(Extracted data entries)
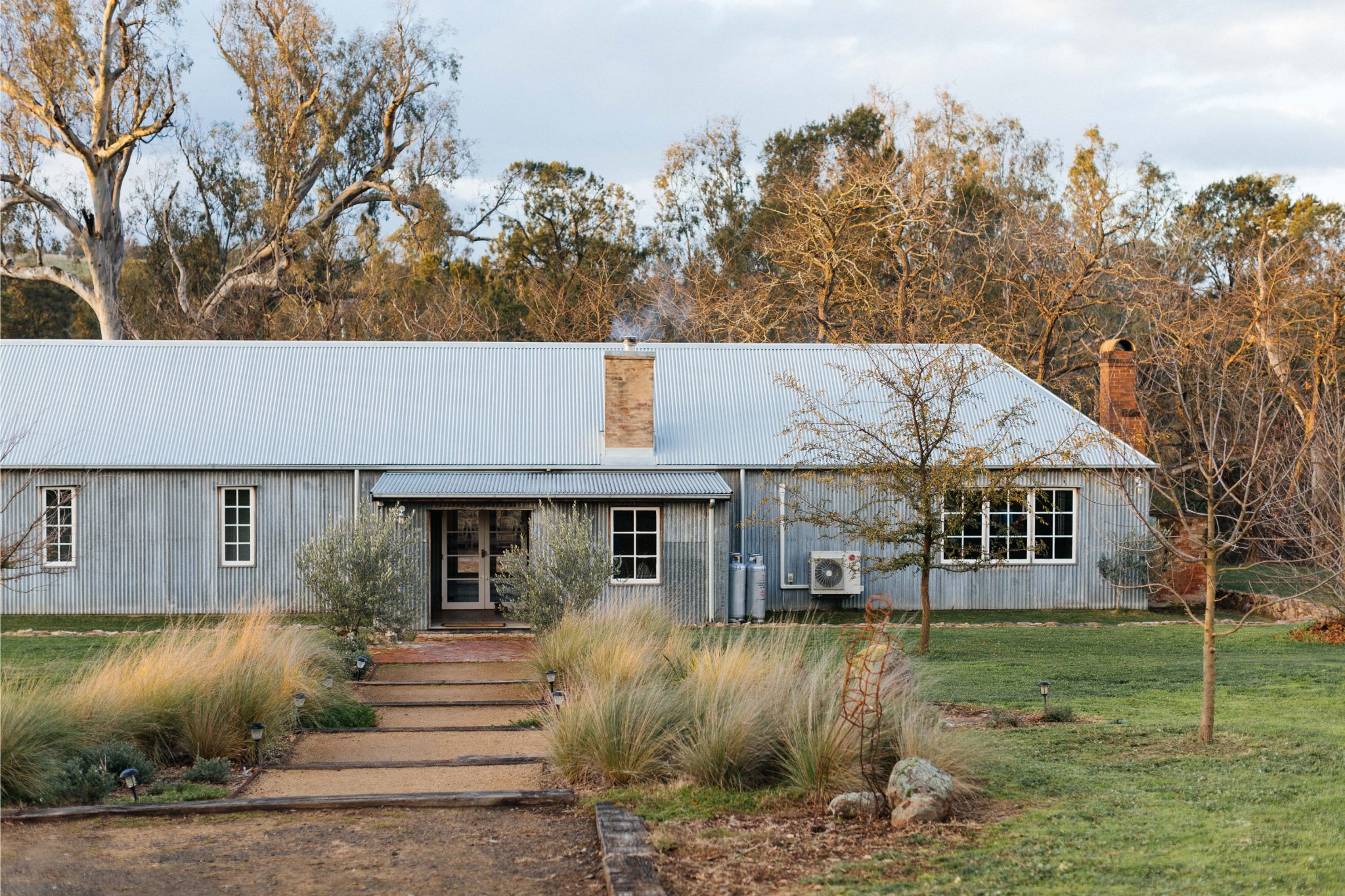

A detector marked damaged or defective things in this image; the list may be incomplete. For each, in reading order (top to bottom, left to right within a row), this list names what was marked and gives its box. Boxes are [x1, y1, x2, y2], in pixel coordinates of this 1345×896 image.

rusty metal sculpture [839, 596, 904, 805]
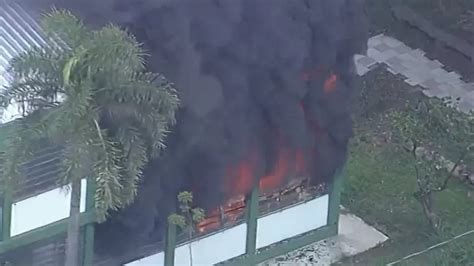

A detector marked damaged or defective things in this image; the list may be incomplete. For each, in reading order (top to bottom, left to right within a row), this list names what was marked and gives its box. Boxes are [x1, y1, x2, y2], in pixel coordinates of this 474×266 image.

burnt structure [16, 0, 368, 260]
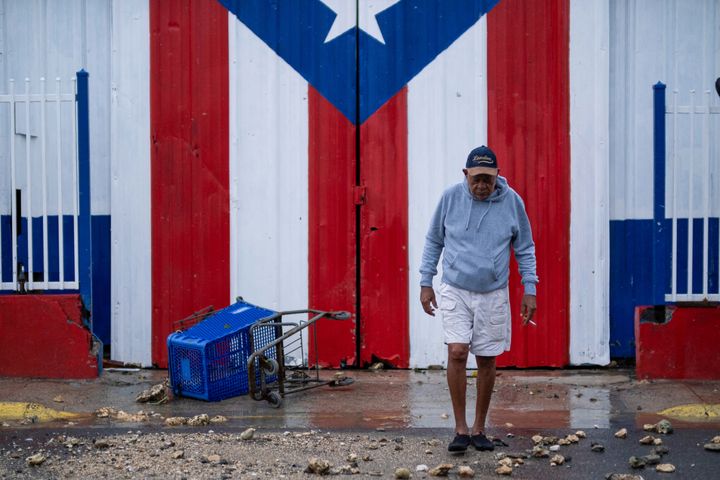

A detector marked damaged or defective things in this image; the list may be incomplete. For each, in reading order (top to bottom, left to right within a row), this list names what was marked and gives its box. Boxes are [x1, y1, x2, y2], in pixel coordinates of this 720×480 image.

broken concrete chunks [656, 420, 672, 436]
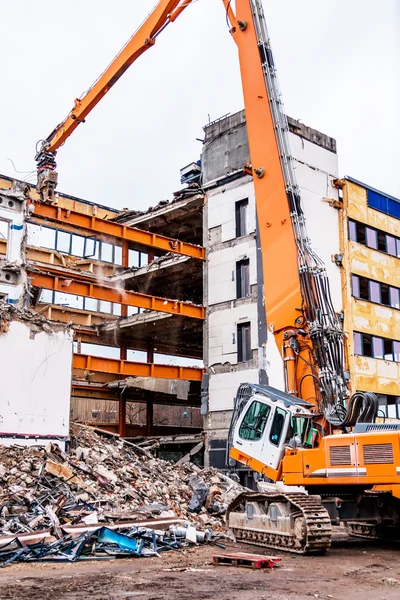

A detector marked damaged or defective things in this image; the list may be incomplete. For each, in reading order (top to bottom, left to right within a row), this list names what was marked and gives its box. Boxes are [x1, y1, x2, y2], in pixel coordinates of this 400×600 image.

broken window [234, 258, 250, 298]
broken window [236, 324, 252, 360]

→ **DIRECTION**: Repeat every row above word for word, leaving out the pictures.

→ **SOLUTION TO THIS PROBLEM**:
A detector marked damaged or defective things in this image; the list may be incomplete. For each, in reading order (top to bottom, left to right within a row), this list names what was marked and gives its box. Boxes are [x1, y1, x2, y2], in pixel coordinates of this 1345×896 image.

rusty metal sculpture [839, 596, 904, 805]

A detector marked damaged or defective things in this image; the list may be incomplete. For each, in reading order (top to bottom, left to right within a row), this list names what was marked and gives its box. Boxes are [x1, y1, x2, y2], in pixel coordinates of this 474×266 image.

burnt structure [16, 0, 368, 260]

A detector marked damaged or defective things in this image; the list may be incomplete. For each, in reading order (top to bottom, left to right within a row), this list names what was marked and gives its box. Boxes are [x1, y1, x2, y2], in pixel coordinates of this 720×480 image.

broken concrete chunks [656, 420, 672, 436]

A detector marked damaged or defective things in this image; the list may be incomplete. For each, in reading order (top to bottom, left to right within a row), this list names what was marked and gives its box. Boxes are [x1, y1, x2, y2], in pixel coordinates of this 400×600 image.

broken window [234, 258, 250, 298]
broken window [236, 324, 252, 360]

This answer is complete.